June 5, 2010 at 11:28 am
Comments posted to this topic are about the item Partitions in Analysis Services
June 6, 2010 at 4:14 pm
Good one...liked the way you presented it...Marvellous, keep up the gud work!!
June 7, 2010 at 11:12 am
Yep, appreciate the real world examples as well. I have not worked much with partitioning and found that element very helpful.
June 7, 2010 at 12:24 pm
I like the article. The explanation is clear.
One subject I would like to get more info on is the remote processing of a partition. Right now, I process the cubes on a back office server and I push the processed cubes to an user facing server.

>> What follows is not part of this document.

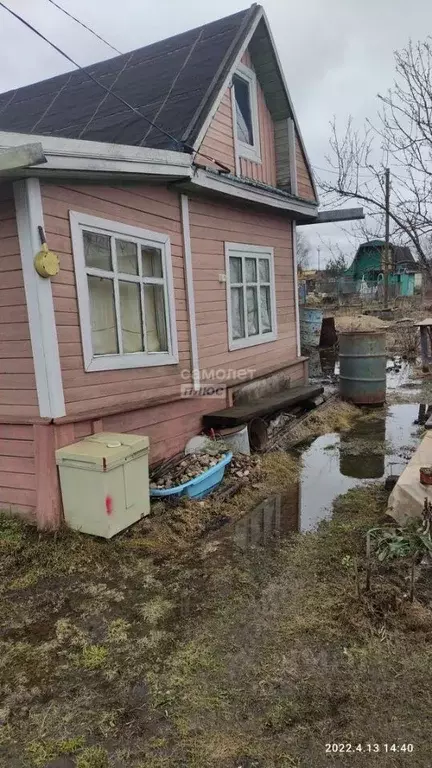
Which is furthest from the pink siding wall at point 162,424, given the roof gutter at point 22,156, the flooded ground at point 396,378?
the flooded ground at point 396,378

Using the remote processing from the user facing server may be a better option? I just do not want the users to be affected by the cube processing which is resource intensive.
Another article I would like to see is how to use SSIS to manage all these dimensions and partitions processing. Do you know of an article like that?
For the little story, I maintain a tally table for my partitions so I never have to manually add a new partition for a new time window. The tally table is a lookup based on calendar, it has a key,a lower and an upper bound. The bounds values gets changed as needed. The time horizon is not expanding, in this case, it is a rolling window. For old data we use another cube.
BI Guy
June 7, 2010 at 2:47 pm
FWIW, 2005 Standard Edition (and also 2008, I believe) does permit up to three partitions. We have been using it in production for several years with no problems. However, Microsoft does not provide customer support for this practice.
November 30, 2014 at 11:59 pm
Thanks @Shahfaisal
Very crisp and clear information.
Was wondering if there is a way out for dynamic partitions. Something like a partition should automatically adopt the next year's data in a new one when it comes.